• [Assigned task A] Translate this sentence from the report on the Libby verdict below into Spanish: "Prosecutor Patrick Fitzgerald said the CIA leak investigation was now inactive."
• [Assigned task B] In the report on the Libby verdict below, write out the part that starts with the words containing "Prosecutor Patrick Fitzgerald" and ends with "interviewed months later.".

• [Passage for review]
==============================
Libby was found guilty of the most serious of the charges, obstructing an investigation into who leaked the identity of Valerie Plame after her husband accused the Bush administration of manipulating intelligence to build its case for war.
The jury of seven women and four men also determined he lied to the FBI and committed perjury in testimony before a grand jury.
Bush was in the Oval Office when he was informed the jury had reached a verdict and watched the decision being read on television, White House spokeswoman Dana Perino said.
“He said that he respected the jury’s verdict. He said he was saddened for Scooter Libby and his family,” Perino said, declining to comment further and refusing to speculate on the possibility of a presidential pardon.
Prosecutor Patrick Fitzgerald said the CIA leak investigation was now inactive.
“I do not expect to file any additional charges,” he said. “We’re all going back to our day jobs.”
Libby’s attorneys argued during the trial that he could not accurately recall conversations about Plame when he was interviewed months later.
“We believe, as we said at the time of his indictment, that he is totally innocent, totally innocent and that he did not do anything wrong,” Wells told reporters. “And we intend to keep fighting to establish his innocence.”
Nobody has been charged with intentionally identifying Plame, the wife of former ambassador Joseph Wilson.
The CIA leak case erupted after Wilson accused the administration of leaking his wife’s identity to punish him for writing in the New York Times that the Bush administration twisted intelligence about Iraqi weapons of mass destruction in the run-up to the US-led invasion of Iraq in March 2003.
==============================
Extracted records
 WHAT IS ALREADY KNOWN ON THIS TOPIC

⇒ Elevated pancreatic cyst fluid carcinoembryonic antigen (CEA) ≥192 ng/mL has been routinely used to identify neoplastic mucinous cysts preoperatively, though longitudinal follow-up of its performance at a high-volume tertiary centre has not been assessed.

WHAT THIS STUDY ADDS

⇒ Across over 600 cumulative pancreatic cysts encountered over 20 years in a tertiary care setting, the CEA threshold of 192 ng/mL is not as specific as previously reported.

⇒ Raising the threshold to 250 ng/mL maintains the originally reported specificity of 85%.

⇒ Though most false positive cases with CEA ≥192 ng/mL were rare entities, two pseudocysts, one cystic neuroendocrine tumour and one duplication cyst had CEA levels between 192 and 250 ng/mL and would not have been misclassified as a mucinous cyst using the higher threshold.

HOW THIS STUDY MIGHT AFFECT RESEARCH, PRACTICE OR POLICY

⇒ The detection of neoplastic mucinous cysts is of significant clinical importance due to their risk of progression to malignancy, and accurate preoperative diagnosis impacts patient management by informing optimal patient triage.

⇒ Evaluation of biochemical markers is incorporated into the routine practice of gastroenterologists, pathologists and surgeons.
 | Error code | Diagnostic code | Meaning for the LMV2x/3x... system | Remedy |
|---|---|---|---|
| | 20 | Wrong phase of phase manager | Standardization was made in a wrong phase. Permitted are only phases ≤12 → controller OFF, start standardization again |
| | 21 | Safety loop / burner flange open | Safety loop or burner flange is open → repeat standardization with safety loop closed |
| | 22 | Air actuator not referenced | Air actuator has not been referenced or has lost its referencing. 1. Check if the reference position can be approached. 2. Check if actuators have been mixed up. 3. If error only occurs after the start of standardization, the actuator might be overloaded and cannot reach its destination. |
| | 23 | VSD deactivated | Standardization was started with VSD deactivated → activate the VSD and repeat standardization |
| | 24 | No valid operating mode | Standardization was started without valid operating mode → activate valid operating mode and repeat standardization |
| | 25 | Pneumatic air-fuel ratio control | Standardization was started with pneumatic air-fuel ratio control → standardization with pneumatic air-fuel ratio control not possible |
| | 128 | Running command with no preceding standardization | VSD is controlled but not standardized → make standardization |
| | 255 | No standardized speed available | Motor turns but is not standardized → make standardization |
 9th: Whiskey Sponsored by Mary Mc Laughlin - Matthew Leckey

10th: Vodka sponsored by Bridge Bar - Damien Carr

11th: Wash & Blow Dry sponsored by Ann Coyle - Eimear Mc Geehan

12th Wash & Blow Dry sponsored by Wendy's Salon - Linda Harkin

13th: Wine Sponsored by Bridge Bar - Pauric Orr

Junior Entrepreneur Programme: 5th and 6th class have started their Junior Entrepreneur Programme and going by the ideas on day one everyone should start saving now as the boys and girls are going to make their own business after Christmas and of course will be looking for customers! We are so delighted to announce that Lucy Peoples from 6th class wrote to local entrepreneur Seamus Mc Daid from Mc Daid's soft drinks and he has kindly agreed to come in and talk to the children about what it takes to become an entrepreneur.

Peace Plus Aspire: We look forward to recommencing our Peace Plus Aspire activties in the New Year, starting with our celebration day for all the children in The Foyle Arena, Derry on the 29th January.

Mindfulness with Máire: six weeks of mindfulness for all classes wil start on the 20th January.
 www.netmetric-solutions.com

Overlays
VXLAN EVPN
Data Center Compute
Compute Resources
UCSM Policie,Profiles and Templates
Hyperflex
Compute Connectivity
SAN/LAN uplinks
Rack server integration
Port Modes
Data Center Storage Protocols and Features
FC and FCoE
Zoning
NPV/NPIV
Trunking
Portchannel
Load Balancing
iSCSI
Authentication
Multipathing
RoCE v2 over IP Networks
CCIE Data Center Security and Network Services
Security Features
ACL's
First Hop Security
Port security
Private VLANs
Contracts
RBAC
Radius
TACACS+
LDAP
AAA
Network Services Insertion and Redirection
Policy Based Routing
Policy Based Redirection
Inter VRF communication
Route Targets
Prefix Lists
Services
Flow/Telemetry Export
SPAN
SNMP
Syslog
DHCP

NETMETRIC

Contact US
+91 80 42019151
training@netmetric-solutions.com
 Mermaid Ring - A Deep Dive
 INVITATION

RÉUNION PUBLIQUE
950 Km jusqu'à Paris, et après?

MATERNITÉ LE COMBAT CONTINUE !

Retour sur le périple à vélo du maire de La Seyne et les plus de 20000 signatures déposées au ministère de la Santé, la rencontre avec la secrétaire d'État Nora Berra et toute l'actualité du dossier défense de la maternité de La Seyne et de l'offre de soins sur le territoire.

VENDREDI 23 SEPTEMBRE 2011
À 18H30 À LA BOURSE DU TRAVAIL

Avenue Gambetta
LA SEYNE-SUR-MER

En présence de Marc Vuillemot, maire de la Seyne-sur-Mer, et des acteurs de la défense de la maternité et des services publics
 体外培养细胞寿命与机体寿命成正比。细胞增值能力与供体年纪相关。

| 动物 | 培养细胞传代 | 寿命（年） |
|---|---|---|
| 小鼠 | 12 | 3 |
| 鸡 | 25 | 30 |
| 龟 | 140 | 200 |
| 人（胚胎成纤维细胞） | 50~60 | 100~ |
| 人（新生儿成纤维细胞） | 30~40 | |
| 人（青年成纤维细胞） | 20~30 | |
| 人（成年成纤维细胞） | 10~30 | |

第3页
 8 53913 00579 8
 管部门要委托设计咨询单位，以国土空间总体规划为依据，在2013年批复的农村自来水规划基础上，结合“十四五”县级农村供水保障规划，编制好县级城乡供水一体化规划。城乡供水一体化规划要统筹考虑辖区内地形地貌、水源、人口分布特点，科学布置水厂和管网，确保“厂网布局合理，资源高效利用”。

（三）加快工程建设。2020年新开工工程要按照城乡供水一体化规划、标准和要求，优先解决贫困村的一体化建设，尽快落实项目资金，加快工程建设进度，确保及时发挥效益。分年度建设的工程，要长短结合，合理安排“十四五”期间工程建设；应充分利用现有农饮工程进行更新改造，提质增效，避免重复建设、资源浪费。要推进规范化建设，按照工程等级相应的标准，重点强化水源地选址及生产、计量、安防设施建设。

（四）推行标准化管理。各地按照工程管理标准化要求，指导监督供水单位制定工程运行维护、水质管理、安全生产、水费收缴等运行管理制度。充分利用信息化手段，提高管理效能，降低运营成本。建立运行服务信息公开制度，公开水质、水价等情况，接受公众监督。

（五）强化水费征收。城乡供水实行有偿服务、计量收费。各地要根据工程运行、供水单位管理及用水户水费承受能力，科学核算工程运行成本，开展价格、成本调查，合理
==============================
• [Reply A] El fiscal Patrick Fitzgerald dijo que la investigación sobre la filtración de la CIA estaba ahora inactiva.

• [Reply B]
Prosecutor Patrick Fitzgerald said the CIA leak investigation was now inactive.
“I do not expect to file any additional charges,” he said. “We’re all going back to our day jobs.”
Libby’s attorneys argued during the trial that he could not accurately recall conversations about Plame when he was interviewed months later.